-- begin DOCUMENT TEXT --

Christopher Bae, a paleoanthropologist at the University of Hawaii, decided an entirely new classification was in order. Together with Xiujie Wu, a paleoanthropologist at the Chinese Academy of Sciences, he proposed in a Nature Communications paper last November that several of those taxonomically unhoused fossils be united under the species name Homo juluensis.

Naming H. juluensis

In Chinese, “julu” literally means “big head,” and the name fits: Whereas our average cranial capacity is about 1,350 cubic centimeters, a juluensis skull measures 1,700. 

“It’s kinda like Homo erectus,” Bae says, “but pumped up on steroids.” 

Technically, the suffix “ensis” means “from” in Latin — neanderthalensis, for example, is named for the Neander Valley in Germany. But juluensis flowed nicely, so Bae and Wu went with it even though the term doesn’t refer to a geographic location.

-- end DOCUMENT TEXT --
-- begin EXTRACTED INFORMATION --

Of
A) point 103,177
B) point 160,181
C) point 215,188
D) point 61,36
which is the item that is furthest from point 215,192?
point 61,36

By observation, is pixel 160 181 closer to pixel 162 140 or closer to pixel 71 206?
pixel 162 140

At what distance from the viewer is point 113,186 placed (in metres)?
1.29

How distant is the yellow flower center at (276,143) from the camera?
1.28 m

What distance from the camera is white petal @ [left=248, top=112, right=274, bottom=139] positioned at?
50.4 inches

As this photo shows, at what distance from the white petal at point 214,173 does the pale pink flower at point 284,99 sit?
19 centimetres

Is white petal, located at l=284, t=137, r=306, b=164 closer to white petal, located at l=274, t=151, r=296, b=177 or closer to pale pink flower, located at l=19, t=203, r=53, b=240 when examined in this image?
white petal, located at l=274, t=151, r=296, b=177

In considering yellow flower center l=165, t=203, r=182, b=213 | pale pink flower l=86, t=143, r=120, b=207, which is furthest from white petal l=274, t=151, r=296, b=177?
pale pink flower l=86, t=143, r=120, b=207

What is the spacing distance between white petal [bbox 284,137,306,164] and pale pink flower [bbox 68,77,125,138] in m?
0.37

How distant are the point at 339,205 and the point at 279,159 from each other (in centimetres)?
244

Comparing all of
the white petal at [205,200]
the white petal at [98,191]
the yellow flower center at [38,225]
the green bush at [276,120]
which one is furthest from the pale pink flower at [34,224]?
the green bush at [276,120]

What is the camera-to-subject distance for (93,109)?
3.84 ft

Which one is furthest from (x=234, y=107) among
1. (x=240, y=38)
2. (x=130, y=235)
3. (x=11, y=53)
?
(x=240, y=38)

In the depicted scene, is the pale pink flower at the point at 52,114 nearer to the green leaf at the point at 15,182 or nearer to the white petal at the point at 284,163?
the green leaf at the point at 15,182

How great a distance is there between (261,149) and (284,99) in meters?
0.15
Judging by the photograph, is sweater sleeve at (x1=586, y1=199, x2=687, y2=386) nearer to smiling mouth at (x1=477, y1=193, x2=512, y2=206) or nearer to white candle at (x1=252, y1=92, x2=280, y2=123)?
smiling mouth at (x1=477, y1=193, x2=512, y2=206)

-- end EXTRACTED INFORMATION --
-- begin EXTRACTED INFORMATION --

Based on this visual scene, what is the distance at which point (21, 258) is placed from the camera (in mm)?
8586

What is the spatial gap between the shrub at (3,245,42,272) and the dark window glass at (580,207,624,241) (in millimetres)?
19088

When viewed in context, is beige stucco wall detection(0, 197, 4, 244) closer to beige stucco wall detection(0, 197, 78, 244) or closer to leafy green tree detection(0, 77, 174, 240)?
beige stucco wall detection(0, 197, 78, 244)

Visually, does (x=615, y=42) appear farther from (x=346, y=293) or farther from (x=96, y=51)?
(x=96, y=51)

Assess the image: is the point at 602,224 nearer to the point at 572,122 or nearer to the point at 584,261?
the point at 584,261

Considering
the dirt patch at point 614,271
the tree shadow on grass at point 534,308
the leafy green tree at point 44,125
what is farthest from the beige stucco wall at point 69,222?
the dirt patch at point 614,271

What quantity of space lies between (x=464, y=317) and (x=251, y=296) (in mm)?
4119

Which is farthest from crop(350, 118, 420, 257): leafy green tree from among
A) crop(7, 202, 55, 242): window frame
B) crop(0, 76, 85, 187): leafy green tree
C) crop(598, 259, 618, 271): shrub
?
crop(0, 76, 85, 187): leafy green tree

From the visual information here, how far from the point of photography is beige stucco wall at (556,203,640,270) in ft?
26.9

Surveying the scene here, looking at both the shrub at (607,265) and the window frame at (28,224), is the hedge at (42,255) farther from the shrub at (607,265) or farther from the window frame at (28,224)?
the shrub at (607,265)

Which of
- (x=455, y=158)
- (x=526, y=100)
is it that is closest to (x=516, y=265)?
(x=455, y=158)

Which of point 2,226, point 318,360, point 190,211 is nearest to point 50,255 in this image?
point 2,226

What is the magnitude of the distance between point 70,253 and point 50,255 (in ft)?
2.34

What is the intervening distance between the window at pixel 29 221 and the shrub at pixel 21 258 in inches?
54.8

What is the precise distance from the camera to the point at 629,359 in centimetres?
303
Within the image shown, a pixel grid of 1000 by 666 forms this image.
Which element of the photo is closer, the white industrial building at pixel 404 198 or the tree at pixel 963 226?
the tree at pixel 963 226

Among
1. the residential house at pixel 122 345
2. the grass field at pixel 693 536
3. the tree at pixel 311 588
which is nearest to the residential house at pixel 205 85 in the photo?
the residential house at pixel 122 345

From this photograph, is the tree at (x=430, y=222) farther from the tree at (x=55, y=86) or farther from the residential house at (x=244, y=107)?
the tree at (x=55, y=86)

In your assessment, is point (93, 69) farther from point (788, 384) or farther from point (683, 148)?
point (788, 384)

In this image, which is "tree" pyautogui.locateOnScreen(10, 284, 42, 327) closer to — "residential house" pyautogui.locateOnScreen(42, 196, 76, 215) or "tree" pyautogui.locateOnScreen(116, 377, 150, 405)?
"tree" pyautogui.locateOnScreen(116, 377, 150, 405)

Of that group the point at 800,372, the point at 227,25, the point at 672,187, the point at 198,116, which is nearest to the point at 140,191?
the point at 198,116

-- end EXTRACTED INFORMATION --

WORK INSTRUCTIONS:
(a) Print the passage on Homo juluensis from "Christopher Bae, a" up to and including "skull measures 1,700.".
(b) Select every line of the entries that contains the word "stucco".

TASK-BY-TASK RESULTS:
(a)
Christopher Bae, a paleoanthropologist at the University of Hawaii, decided an entirely new classification was in order. Together with Xiujie Wu, a paleoanthropologist at the Chinese Academy of Sciences, he proposed in a Nature Communications paper last November that several of those taxonomically unhoused fossils be united under the species name Homo juluensis.

Naming H. juluensis

In Chinese, “julu” literally means “big head,” and the name fits: Whereas our average cranial capacity is about 1,350 cubic centimeters, a juluensis skull measures 1,700.

(b)
When viewed in context, is beige stucco wall detection(0, 197, 4, 244) closer to beige stucco wall detection(0, 197, 78, 244) or closer to leafy green tree detection(0, 77, 174, 240)?
beige stucco wall detection(0, 197, 78, 244)
what is farthest from the beige stucco wall at point 69,222?
From the visual information here, how far from the point of photography is beige stucco wall at (556,203,640,270) in ft?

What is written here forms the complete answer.